Steve Simon Office: 530 Walker
Office hours: T Th 4:30PM–5:30PM


  • Lectures: M W F 12:20PM–01:10PM in 101 Walker
  • Recitation: Th 08:00AM–09:15AM in 101 Walker


Math 230 (or Math 231 & 232) and Meteo 300. Concurrent: Math 251, Phys 212, and Meteo 431.

Enrollment policy. 

Students who do not meet the prerequisites may be dis-enrolled during the first 10-day free add-drop period after being informed in writing by the instructor (see: PSU Enrollment Policy at  If you have not completed the listed prerequisites, then consult with the instructor.  Students who re-enroll after being dis-enrolled according to this policy are in violation of the Student Code of Conduct (

Course content

This course builds on the foundation laid in Meteo 300, Fundamentals of Atmospheric Science, by presenting applications of the equations of motion to the description of a variety of atmospheric motions. The intrinsically rotational aspects of large-scale atmospheric motions are presented through a discussion of vorticity dynamics (including both relative and planetary vorticity) and the related circulation theorems of Kelvin and Bjerknes that culminate in potential vorticity thinking. The contrast between oscillating and unstable atmospheric systems is highlighted using the examples of gravitational, inertial, and shear instability, and the parcel and perturbation methods are introduced for studying these systems. An introduction to wave dynamics presents the concepts of phase and group velocity with applications to gravity, inertial, and Rossby waves, and to geostrophic adjustment. Finally, the general circulation including the major zonal wind systems (e.g., the mid-latitude westerlies) and the major overturning cells (Hadley and Ferrel cells) is discussed quantitatively to provide a description of planetary-scale motions. (There are differences between this description and that in the blue book. Specifically, the following topics are no longer covered: isallobaric and convective isallobaric winds; barotropic and baroclinic instability; and for the general circulation, longitudinally dependent features, the angular momentum budget, and the Lorenz energy cycle).

-*-*-

* **TASK ITEM**:
According to the course syllabus, where and when is the instructor's office hour?

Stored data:
-*-*-

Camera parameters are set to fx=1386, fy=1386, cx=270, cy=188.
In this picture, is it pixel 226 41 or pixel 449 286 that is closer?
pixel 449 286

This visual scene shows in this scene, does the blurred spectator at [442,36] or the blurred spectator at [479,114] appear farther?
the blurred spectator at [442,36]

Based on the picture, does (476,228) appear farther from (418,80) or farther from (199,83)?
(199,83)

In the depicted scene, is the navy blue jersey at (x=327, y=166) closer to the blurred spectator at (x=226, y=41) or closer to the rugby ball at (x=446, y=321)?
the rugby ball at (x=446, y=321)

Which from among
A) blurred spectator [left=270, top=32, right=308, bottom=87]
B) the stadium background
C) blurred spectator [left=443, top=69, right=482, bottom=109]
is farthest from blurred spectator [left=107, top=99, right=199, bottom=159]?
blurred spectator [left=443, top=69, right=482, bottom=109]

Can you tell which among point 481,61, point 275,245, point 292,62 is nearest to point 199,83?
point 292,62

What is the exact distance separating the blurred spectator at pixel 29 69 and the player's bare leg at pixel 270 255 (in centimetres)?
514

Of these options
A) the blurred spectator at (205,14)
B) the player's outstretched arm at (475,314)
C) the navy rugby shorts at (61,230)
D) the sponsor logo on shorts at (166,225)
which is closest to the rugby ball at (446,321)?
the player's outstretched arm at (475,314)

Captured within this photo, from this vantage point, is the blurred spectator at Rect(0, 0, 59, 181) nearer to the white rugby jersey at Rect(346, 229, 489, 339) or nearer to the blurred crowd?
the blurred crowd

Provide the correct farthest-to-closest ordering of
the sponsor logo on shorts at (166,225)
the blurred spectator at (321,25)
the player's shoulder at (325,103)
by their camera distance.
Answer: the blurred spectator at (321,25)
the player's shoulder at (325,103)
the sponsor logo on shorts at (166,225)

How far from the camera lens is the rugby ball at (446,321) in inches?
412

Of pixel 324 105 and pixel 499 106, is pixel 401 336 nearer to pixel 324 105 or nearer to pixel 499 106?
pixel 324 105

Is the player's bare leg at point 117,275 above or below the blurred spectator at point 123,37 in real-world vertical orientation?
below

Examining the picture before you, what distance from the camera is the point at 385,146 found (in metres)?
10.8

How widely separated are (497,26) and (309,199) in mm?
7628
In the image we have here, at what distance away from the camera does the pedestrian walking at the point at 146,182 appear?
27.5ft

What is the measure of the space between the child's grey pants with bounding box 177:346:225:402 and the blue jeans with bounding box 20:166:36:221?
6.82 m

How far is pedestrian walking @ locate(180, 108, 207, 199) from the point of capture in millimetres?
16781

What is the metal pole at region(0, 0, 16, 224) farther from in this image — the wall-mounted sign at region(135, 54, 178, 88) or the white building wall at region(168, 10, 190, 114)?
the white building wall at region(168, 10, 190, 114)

-*-*-

* **EXERCISE ANSWER**:
In 530 Walker on Tuesdays and Thursdays from 4:30PM to 5:30PM.